I'm still looking for a more elegant way to handle this, but I'll share a little hack that has worked for me. If you find something better, please let me know.
An approach that has worked ok for me in apps with complex navigation trees, is to install the custom subclass for the very first navigation controller or very first view controller if you don't have a nav controller that is in your app. that is the one that is going to receive the shouldAutoRotate calls.
It sounds like you have done this already.
Now you need to insert your own logic in the shouldAutoRotate section. What I've done is to use a BOOL in the appDelegate as a place to store if a view controller should autorotate. Basically it works like this:
appDelete:
@property (nonatomic,assign) BOOL allowAutoRotationForThisViewController;
custom navigation controller at head of stack:
- (BOOL)shouldAutorotate {
AppDelegate *a = [[UIApplication sharedApplication] delegate];
return a.allowAutoRotationForThisViewController;
}
rotatable view controller:
-(void) viewWillAppear:(BOOL)animated {
[super viewWillAppear:animated];
AppDelegate *a = [[UIApplication sharedApplication] delegate];
a.allowAutoRotationForThisViewController = YES:
}
- (void)viewWillDisappear:(BOOL)animated {
[super viewWillDisappear:animated];
AppDelegate *a = [[UIApplication sharedApplication] delegate];
a.allowAutoRotationForThisViewController = NO:
}
I'm not sure why they changed this in ios6, it seems much more difficult, especially when you have complex navigation structure.

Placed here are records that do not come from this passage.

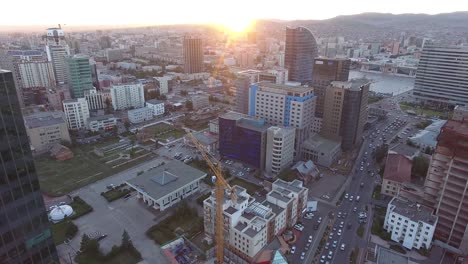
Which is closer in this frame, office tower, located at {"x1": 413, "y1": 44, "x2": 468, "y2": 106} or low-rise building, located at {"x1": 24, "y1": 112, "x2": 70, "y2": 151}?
low-rise building, located at {"x1": 24, "y1": 112, "x2": 70, "y2": 151}

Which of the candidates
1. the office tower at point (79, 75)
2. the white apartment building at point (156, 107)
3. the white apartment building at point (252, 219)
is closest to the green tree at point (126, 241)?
the white apartment building at point (252, 219)

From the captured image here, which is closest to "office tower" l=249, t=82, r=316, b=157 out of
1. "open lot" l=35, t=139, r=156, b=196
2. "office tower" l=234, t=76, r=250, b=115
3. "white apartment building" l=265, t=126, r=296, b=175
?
"white apartment building" l=265, t=126, r=296, b=175

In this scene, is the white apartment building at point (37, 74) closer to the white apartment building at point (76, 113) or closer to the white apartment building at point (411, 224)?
the white apartment building at point (76, 113)

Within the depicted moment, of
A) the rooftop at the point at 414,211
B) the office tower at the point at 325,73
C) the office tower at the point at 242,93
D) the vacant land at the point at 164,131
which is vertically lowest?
the vacant land at the point at 164,131

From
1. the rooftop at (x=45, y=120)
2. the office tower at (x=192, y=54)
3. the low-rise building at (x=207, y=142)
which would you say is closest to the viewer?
the low-rise building at (x=207, y=142)

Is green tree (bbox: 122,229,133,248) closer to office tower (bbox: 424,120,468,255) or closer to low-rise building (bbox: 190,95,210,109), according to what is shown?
office tower (bbox: 424,120,468,255)

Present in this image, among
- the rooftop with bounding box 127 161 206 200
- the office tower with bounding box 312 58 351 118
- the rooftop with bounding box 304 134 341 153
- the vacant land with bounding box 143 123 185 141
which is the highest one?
the office tower with bounding box 312 58 351 118

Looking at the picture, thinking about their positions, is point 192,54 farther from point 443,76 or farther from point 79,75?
point 443,76

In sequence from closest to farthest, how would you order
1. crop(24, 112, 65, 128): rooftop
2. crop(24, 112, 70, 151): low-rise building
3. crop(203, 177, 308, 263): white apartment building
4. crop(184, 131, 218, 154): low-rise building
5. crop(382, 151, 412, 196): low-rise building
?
crop(203, 177, 308, 263): white apartment building < crop(382, 151, 412, 196): low-rise building < crop(24, 112, 70, 151): low-rise building < crop(184, 131, 218, 154): low-rise building < crop(24, 112, 65, 128): rooftop
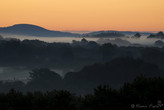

I have an app with "slide" type controller at the top of the stack, a tabbar controller and stacks of navigation controllers. Trying to pick through all of those to get a web view on the bottom of the stack to rotate, or get them to respond to the top level controller is very complicated. So I've used this approach.
Now, one thing you have to consider - is that if the BOOL is turned to NO, then no rotation will occur - so one gotcha is if your rotatable view controller pops back to its parent while its rotated. Then the parent will be rotated and the rotatable view controller will have set the rotation value back to no. I solved this in my approach by preventing it to dismiss unless it was in portrait mode - basically I disabled the "back" button in landscape mode.
this works like this:
- view comes on screen - sets rotation to YES
- rotation occurs
- at this point, the view that is being rotated will get the following selector call:
- (void)willRotateToInterfaceOrientation:(UIInterfaceOrientation)toInterfaceOrientation duration:(NSTimeInterval)duration
so, inside of that call, you would configure your local view and do anything you need to do to setup the view for the orientation change - like self.navigationController.hidesBackButton = YES;
hope that helps, and like I said, its a bit of a hack and I'm looking for something more elegant.